Consegna:
Prosegui il brano sulla situazione degli atenei italiani, riprendendo subito dopo l'ultima frase riportata.

Brano da leggere:
··········
Partiamo da una premessa: come se la passano Atenei italiani?
Non molto bene, direi. C’è innanzi tutto un problema di fondo che attiene al modello dell’offerta formativa universitaria. Io credo che quella che stiamo attraversando sia una fase di forte confusione. Da una parte c’è il Governo che sta perseguendo una linea di concentrazione degli atenei. Dall’altra c’è la realtà di fatto, un patrimonio italiano che si fonda sulla specificità delle singole realtà universitarie, ognuna con le proprie specificità. Il rischio è che questa visione politica snaturi un patrimonio che fino a questo momento è stato fonte di ricchezza. Dal punto di vista pratico, i tagli introdotti dal ministro Gelmini hanno notevolmente mortificato la qualità dell’offerta formativa, con tutte le note conseguenze che la riforma ha portato.

E in questo quadro come sta l’Università di Basilicata?
··········
Voci fornite:
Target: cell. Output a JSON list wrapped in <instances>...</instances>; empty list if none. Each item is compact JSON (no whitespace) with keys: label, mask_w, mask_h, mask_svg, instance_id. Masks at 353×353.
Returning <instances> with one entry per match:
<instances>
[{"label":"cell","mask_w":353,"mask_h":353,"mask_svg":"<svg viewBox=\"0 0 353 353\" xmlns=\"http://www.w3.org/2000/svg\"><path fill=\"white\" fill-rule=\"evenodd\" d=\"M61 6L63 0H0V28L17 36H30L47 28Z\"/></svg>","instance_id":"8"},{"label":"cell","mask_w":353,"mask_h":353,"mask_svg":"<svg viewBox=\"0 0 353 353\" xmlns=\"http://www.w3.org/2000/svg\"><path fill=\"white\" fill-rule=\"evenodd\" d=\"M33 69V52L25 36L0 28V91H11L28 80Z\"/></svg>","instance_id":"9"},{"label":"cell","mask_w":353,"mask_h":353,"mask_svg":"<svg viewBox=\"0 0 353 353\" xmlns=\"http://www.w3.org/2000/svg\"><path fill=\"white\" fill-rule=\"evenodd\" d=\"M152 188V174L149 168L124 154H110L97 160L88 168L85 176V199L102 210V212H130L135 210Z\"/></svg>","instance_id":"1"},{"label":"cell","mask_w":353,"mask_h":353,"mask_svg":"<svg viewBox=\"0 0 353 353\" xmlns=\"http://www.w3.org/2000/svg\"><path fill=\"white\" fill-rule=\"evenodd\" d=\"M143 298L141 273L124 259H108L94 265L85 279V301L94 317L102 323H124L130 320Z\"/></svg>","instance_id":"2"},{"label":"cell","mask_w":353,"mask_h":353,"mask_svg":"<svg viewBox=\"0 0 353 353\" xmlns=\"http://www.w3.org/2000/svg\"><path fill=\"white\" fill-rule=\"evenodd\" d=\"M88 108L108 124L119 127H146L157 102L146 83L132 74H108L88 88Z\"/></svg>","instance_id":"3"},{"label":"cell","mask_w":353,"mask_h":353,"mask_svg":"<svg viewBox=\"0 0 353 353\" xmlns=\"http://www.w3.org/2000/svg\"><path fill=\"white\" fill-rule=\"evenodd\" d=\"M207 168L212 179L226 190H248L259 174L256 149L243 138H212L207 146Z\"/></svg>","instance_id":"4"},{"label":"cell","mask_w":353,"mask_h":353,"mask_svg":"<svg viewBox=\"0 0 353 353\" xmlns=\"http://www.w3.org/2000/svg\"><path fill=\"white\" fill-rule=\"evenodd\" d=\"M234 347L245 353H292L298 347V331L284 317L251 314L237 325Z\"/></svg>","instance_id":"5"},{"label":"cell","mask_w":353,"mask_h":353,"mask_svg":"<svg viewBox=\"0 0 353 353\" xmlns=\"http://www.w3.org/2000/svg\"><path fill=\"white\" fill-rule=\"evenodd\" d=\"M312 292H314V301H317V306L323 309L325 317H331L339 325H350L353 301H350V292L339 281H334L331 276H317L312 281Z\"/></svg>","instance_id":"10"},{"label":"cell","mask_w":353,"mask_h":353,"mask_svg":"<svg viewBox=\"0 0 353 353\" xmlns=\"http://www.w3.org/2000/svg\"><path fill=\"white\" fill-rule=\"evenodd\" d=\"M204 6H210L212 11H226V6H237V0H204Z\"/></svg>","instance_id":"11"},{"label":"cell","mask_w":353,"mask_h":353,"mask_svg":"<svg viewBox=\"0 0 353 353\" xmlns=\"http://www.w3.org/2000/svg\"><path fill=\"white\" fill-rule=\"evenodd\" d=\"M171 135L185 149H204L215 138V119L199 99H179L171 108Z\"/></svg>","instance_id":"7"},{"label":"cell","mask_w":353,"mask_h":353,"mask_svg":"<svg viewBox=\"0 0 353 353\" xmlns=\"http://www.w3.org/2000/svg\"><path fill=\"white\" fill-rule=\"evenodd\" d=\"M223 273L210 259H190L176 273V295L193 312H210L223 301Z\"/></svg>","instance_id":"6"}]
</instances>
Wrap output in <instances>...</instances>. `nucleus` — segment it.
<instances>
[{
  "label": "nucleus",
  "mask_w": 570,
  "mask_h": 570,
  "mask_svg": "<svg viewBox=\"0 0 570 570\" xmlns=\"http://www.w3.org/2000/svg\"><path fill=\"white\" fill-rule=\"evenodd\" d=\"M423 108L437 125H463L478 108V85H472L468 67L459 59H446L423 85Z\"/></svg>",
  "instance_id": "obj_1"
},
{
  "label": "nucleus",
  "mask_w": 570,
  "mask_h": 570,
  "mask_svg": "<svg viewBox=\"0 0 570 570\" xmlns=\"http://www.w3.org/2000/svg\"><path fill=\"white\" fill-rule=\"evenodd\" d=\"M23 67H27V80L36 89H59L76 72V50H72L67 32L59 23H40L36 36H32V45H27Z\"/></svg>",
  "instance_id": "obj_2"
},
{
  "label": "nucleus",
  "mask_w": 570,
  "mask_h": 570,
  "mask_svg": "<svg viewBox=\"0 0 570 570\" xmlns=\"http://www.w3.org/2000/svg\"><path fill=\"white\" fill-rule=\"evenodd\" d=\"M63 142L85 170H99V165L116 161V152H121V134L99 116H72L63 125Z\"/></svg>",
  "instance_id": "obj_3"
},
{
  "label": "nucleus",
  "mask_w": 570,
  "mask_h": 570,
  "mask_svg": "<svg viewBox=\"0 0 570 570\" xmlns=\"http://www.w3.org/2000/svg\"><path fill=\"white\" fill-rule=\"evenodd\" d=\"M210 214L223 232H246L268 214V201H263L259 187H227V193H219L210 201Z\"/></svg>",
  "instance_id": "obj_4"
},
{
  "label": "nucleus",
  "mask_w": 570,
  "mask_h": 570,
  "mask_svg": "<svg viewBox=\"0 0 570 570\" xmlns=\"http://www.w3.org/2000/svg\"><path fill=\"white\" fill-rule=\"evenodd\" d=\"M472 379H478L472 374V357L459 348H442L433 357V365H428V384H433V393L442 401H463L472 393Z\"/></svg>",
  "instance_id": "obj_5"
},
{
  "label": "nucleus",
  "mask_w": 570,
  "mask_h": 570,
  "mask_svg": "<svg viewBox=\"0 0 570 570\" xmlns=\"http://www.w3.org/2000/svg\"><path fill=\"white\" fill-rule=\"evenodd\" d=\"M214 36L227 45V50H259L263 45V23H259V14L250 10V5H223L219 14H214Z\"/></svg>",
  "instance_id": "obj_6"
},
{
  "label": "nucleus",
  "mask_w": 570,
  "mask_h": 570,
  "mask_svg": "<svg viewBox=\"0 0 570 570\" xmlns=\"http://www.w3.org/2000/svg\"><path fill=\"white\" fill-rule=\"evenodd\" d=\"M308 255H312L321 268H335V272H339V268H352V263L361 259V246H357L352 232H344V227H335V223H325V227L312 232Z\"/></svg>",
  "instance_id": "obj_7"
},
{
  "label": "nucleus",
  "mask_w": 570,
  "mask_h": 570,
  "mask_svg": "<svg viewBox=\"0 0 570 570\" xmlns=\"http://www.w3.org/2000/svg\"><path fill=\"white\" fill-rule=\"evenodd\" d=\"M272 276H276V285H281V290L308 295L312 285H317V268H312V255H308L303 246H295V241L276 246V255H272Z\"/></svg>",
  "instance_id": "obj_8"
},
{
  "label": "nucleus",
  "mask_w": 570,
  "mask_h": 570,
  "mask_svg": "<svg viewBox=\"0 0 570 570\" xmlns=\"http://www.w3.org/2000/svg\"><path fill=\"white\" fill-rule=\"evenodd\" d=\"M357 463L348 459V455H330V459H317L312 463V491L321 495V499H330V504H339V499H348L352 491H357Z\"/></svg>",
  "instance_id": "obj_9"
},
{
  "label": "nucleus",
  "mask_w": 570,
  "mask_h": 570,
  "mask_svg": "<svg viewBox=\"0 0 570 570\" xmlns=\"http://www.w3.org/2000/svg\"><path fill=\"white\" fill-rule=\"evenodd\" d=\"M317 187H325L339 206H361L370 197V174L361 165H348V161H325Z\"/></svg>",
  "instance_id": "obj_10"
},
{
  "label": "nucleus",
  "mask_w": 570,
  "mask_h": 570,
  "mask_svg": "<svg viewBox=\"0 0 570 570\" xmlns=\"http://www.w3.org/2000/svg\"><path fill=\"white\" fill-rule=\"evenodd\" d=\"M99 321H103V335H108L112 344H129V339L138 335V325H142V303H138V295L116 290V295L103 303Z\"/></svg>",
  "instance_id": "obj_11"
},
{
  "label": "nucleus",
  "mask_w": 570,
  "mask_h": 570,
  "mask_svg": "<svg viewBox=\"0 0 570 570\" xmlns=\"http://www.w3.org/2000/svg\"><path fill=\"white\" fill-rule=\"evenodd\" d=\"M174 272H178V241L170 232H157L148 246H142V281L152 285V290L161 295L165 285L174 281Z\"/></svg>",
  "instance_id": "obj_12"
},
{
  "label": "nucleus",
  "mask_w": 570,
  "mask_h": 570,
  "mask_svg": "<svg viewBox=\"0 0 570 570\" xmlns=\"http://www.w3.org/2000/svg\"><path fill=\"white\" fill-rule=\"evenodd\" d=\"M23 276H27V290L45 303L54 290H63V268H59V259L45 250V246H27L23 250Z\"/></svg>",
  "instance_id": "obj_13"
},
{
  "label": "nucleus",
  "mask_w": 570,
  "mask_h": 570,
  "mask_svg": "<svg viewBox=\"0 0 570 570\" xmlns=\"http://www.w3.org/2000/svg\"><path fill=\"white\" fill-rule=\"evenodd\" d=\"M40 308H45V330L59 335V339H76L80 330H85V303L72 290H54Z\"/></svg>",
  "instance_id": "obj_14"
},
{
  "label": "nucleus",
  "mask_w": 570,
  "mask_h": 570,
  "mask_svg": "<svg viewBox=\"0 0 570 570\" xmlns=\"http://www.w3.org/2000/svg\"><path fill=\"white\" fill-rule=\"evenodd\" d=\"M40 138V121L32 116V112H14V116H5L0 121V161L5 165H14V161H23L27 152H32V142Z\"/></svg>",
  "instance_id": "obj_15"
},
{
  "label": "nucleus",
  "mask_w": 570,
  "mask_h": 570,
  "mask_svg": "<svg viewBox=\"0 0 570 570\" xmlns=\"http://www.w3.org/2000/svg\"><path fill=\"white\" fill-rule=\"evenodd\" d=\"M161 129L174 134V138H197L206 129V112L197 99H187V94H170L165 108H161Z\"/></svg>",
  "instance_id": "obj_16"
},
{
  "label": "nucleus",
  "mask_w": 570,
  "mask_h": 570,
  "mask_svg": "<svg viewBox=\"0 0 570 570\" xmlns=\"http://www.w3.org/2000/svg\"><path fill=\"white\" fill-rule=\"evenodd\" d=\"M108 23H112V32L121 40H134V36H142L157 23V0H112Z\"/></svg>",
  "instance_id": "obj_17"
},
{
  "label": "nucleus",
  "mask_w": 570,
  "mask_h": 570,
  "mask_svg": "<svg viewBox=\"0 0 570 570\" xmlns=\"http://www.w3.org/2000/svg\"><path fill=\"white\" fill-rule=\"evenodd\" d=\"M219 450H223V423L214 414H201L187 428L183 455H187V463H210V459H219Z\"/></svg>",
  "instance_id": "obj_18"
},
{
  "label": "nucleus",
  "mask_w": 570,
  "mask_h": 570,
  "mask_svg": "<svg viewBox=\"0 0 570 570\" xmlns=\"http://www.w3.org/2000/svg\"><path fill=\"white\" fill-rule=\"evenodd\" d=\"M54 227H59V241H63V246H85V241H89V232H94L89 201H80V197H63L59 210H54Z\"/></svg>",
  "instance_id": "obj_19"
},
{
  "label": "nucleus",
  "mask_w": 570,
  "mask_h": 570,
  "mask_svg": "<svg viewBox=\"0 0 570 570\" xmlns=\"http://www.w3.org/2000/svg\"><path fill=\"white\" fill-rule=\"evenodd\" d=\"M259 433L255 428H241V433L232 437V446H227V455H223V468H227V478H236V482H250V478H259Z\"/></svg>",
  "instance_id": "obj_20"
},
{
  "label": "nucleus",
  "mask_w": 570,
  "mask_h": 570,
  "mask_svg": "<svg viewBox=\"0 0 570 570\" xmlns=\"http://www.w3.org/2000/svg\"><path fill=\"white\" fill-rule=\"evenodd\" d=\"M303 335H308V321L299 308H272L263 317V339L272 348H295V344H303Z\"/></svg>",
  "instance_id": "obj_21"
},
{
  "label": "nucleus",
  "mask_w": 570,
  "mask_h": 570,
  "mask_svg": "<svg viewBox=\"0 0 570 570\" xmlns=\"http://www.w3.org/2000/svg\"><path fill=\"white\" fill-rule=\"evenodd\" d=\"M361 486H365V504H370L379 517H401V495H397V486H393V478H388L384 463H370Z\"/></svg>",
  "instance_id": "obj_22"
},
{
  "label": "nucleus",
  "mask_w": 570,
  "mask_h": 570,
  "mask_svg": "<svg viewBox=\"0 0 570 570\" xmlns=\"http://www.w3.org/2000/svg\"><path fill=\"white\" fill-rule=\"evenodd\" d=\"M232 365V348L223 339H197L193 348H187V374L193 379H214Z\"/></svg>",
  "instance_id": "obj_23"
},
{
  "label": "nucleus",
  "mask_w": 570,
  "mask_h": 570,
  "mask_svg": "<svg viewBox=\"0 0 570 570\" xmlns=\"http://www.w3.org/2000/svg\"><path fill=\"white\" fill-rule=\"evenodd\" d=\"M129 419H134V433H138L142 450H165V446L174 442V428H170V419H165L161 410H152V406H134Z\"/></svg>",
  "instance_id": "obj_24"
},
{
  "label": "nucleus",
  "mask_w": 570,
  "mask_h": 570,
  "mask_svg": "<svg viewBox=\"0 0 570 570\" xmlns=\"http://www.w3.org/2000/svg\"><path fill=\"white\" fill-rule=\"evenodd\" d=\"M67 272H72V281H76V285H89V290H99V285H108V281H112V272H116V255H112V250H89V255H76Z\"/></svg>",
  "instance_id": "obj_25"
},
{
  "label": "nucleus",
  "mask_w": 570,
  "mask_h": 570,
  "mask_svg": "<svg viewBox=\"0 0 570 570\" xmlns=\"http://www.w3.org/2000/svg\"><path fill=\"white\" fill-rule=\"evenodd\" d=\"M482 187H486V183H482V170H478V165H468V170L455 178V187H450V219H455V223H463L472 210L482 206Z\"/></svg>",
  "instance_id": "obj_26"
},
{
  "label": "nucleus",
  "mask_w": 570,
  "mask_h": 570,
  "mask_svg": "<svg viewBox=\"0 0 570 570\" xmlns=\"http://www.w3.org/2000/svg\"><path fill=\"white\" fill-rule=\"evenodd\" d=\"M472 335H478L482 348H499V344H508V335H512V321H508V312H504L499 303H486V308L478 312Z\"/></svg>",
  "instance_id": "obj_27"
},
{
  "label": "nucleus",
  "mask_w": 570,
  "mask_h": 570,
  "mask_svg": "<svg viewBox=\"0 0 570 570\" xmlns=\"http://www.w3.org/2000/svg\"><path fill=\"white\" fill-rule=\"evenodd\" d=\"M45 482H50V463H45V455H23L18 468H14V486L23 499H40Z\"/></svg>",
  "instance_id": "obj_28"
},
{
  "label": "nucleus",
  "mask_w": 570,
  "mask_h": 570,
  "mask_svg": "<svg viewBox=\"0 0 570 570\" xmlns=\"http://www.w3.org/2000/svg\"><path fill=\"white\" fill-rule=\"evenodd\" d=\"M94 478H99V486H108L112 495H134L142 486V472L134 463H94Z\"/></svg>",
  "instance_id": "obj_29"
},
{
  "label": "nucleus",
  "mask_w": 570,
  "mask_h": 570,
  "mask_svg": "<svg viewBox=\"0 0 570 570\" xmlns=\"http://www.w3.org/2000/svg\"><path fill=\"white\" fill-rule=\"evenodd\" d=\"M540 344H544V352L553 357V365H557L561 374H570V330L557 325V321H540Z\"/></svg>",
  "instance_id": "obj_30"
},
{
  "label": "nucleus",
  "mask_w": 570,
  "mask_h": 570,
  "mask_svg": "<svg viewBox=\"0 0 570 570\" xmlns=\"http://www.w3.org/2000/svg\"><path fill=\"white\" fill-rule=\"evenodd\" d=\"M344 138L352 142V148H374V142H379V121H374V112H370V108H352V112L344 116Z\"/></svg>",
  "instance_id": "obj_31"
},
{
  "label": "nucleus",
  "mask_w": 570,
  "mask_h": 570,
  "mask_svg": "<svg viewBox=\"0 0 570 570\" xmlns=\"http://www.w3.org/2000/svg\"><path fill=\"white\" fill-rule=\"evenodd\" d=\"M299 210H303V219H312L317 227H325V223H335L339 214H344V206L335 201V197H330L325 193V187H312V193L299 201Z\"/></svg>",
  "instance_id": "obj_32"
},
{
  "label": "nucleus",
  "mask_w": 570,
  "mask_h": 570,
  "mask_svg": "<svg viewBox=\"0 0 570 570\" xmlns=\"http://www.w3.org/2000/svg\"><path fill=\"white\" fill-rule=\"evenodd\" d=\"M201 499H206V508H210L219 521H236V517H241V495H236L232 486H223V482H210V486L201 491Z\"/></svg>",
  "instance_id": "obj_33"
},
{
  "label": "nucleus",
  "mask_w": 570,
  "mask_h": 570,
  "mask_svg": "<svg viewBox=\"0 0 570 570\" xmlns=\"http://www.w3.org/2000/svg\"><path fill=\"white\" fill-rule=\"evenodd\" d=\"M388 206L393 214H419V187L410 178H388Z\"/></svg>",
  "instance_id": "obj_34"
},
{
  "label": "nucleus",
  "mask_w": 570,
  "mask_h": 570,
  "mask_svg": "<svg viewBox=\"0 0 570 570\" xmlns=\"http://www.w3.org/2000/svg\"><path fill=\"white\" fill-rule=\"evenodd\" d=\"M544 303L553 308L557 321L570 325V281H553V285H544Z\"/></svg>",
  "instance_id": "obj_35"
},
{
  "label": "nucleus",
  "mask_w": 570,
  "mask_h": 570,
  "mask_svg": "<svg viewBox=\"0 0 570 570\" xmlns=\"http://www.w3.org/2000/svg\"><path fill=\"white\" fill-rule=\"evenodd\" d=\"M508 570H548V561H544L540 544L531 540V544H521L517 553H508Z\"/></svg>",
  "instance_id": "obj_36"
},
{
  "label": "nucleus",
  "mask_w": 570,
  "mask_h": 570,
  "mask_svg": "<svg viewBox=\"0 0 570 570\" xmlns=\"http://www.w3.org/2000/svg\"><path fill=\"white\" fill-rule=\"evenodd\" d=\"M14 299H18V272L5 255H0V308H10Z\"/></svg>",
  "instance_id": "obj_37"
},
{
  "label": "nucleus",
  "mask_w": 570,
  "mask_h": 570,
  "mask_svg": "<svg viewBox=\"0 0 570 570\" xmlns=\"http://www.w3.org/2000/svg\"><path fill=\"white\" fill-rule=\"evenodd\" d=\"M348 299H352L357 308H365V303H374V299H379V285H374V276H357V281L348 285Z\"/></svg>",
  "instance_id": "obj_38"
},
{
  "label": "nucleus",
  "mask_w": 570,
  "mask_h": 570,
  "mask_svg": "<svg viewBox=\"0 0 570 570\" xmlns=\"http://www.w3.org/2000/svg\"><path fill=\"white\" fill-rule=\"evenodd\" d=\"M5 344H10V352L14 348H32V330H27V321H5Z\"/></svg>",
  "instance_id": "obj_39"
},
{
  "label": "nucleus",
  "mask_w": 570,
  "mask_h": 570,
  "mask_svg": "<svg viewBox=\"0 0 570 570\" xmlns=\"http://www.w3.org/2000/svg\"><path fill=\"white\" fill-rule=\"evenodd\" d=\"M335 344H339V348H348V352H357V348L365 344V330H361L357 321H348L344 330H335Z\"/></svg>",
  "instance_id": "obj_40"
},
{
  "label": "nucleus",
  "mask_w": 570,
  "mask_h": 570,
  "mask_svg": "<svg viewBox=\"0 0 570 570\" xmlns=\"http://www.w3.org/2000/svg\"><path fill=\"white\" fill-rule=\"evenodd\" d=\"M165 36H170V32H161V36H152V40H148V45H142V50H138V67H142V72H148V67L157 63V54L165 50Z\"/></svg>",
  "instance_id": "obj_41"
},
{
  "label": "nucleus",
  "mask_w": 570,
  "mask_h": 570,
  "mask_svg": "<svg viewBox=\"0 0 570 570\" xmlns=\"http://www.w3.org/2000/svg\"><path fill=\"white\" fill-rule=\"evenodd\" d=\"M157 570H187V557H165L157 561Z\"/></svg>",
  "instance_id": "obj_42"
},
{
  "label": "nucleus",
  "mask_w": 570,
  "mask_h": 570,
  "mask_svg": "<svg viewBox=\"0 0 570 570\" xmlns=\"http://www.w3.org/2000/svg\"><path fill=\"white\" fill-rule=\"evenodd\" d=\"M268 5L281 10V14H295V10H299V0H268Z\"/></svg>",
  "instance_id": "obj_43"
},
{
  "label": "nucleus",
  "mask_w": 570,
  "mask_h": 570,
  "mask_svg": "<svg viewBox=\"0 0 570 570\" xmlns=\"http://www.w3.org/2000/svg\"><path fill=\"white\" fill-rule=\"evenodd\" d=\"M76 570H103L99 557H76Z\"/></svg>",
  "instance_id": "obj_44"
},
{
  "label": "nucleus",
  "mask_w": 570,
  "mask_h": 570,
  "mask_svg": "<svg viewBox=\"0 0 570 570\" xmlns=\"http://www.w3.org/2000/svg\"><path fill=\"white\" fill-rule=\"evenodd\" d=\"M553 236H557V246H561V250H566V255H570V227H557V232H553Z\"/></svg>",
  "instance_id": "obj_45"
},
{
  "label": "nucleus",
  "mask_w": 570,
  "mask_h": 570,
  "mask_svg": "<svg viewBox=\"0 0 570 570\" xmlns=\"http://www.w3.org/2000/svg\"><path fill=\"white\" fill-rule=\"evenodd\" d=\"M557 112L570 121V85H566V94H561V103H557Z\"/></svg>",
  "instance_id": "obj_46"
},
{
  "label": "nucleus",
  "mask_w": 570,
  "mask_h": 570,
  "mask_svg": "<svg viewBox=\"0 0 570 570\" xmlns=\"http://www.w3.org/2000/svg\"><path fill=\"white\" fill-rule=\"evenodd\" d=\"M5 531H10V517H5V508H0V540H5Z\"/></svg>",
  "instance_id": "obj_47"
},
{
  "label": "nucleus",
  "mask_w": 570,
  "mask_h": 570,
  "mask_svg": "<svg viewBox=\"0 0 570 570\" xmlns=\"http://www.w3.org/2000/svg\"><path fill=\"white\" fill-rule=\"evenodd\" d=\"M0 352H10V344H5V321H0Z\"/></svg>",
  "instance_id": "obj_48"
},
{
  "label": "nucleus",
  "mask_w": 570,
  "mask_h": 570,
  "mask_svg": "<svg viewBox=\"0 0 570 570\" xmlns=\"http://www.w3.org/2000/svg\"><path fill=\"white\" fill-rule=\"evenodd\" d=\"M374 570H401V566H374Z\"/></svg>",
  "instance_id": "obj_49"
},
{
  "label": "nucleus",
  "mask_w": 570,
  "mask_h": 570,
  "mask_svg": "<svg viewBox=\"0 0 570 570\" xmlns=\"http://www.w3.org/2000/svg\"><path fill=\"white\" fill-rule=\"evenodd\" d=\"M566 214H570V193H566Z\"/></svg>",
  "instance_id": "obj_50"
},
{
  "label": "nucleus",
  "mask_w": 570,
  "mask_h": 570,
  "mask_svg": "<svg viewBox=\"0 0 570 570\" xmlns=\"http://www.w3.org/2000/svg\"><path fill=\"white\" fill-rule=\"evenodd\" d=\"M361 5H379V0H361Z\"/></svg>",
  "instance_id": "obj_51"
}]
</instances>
··········
Risultato atteso:
Come tutti i piccoli atenei abbiamo rischiato grosso. Ecco perché la firma dell’accordo a Roma, tra Università, Regione e ministero, secondo le previsioni normative e frutto di un dialogo instaurato già a partire dal 2009, ha rappresentato un fatto molto positivo. Di fatto l’intesa riconosce l’impegno “straordinario” e innovativo della Regione Basilicata a favore dell’università lucana, che stanzia 10 milioni di euro all’anno per 12 anni. Un impegno economico che consentirà al nostro ateneo di difendersi contro i tagli del Governo centrale, di rafforzare e migliorare l’offerta formativa.
Ma non è solo questo, vero?
L’aspetto più importante di questo accordo è che vengono riconosciute le specificità del nostro ateneo e ci dà la possibilità di muoverci con più facilità rispetto ai vincoli stringenti che vigono sul piano nazionale. Si è compreso che il piano di sviluppo dell’Università di Basilicata è in itinere, con esigenze specifiche rispetto agli altri atenei. Ma c’è un altro aspetto che va sottolineato. Nell’accordo ci sono delle importanti premesse che riconoscono all’Università di Basilicata la sua distanza dallo stereotipo con cui l’università italiana è stata presentata in questi ultimi anni: dalla proliferazione delle carriere, esplosione dei corsi di studio, aumenti ingiustificati di docenti, personale amministrativo, e borse di studi. Nei che non hanno macchiato il nostro ateneo, e questo è un importante riconoscimento.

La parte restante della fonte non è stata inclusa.